Since the vast majority of work on this site is the product of found and salvaged materials I thought I should take a moment to elaborate on this process. While each sculpture takes quite a while to produce, a nearly equal amount of time is spent searching for “raw” materials. By this I mean salvaging from scrap metal yards, second-hand stores, and dumpsters. All of this material then needs to be taken to the studio, cleaned, stripped of unusable material and sorted for later use. The system for organization is a key to the success of the work. To all you fellow hoarders out there: If you don’t know what’s buried under that pile of crap in the corner, then it’s just garbage.

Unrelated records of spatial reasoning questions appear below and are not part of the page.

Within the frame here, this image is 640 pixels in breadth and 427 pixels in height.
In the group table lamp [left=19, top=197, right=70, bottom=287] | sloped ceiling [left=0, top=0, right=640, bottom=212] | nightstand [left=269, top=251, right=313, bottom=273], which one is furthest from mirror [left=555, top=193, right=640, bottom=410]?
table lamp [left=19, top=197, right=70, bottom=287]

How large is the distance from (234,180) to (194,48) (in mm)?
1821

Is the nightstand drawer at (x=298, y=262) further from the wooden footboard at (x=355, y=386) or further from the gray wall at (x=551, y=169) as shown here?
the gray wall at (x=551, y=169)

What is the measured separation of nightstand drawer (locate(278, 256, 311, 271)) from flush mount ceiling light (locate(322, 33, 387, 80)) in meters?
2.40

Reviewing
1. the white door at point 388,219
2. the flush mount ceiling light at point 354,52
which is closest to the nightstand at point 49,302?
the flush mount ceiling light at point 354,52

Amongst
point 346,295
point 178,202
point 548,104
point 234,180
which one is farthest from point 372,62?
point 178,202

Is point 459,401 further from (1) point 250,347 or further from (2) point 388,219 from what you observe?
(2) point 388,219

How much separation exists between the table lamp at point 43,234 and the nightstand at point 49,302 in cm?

Due to the wide range of objects at my disposal, I have found it necessary to develop a number of skills not often associated with art making. You will notice an abundance of aluminum objects for example. These sculptures are formed by TIG (Tungsten Inert Gas) welding many found elements together and then sanding out the seams. Contrary to how these finished objects may look, I do not cast any raw metal. As my interests have developed I have expanded my process to include other materials like wood, cloth, and brass. With each new material comes new challenges. Much of the wood needs to be stripped of old stains and varnish and resurfaced again. Holes need filling, cracks need mending, and often missing parts need to be re-made from other scraps. My desire to create more engaging sculptures has driven me to become more familiar with electronics and wiring as well as mechanical engineering and machining. Once again elements of consumer devices are salvaged, repaired and recontextualized into new things.